Most instructional designers are familiar with Bloom’s Taxonomy—a classification of learning objectives based in the cognitive (mental), affective (attitude), and psychomotor (physical) domains. The taxonomy was created in 1956 by an educational committee chaired by Benjamin Bloom, an American educational psychologist.

Bloom’s Taxonomy was revised in 2000. Amazingly, the core principles are still relevant today for instructor-led training, elearning, and everything in between. Let’s take a closer look at the original and then examine what has changed.

Under the original Bloom’s Taxonomy, the table of learning objectives for the cognitive domain is the most popular and applies to the development of the following intellectual skills.

Bloom’s Taxonomy

  • Knowledge: Learner’s ability to recall information
  • Comprehension: Learner’s ability to understand information
  • Application: Learner’s ability to use information in a new way
  • Analysis: Learner’s ability to break down information into its essential parts
  • Synthesis: Learner’s ability to create something new from different elements of information
  • Evaluation: Learner’s ability to judge or criticize information

In 2000, Bloom’s Taxonomy was revised by Lorin Anderson, a former student of Bloom’s, and David Krathwohl, one of Bloom’s original research partners on cognition.
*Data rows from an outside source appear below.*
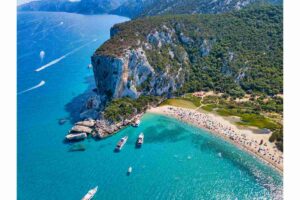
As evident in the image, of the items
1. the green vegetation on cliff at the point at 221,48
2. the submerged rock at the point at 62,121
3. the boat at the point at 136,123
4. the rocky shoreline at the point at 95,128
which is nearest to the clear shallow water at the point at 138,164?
the submerged rock at the point at 62,121

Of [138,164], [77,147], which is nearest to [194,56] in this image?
[77,147]

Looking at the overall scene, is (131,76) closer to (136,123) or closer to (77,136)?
(136,123)

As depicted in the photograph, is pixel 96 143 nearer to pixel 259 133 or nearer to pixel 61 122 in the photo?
pixel 61 122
Their hope for the updates was to add relevance for 21st-century students and teachers.

Anderson and Krathwohl’s Taxonomy

  • Remembering: Learner’s ability to recall information
  • Understanding: Learner’s ability to understand information
  • Applying: Learner’s ability to use information in a new way
  • Analyzing: Learner’s ability to break down information into its essential parts
  • Evaluating: Learner’s ability to judge or criticize information
  • Creating: Learner’s ability to create something new from different elements of information

Anderson and Krathwohl Updates

The updates are reflective of a more active thought process and include three main changes:

1. Category names were revised from nouns to verbs.

Anderson and Krathwohl felt that subject matter (noun) and cognitive processes (verb) should be separate dimensions, so they replaced Bloom’s nouns with verbs to reflect the nature of thinking for each category.
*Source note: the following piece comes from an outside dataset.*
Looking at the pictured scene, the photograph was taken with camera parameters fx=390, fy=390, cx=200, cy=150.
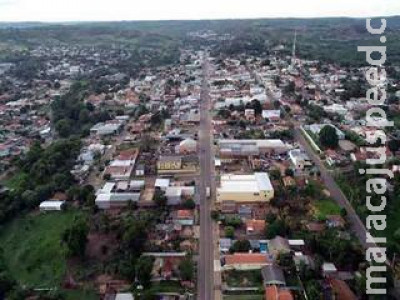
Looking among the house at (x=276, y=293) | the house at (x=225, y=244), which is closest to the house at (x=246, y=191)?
the house at (x=225, y=244)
2. The last two stages of Bloom’s Taxonomy were switched so that evaluation (evaluating) comes before synthesis (creating).

Anderson and Krathwohl believed that a learner’s ability to evaluate came before his or her ability to synthesize/create and therefore changed the order of these last two categories in Bloom’s Taxonomy.
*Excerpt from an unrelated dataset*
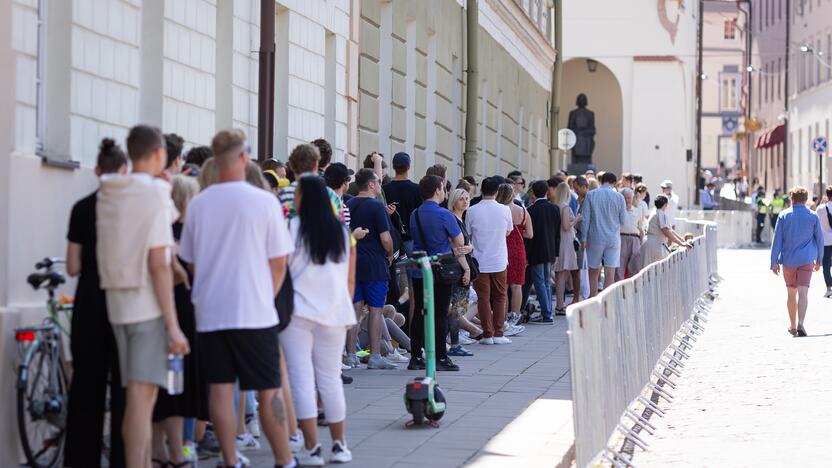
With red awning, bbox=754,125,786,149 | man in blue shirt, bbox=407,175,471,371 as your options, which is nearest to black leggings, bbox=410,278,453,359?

3. The knowledge (remembering) category was updated to reflect four knowledge dimensions instead of three.

Under the original Bloom’s Taxonomy, the knowledge/remembering category only included three knowledge dimensions: factual (basic elements of knowledge), conceptual (the interrelationships between basic elements of knowledge), and procedural (the “how-to” part of knowledge). With Anderson and Krathwohl’s updates, they added a fourth knowledge dimension: metacognitive (knowledge of cognition and awareness of one’s own cognition).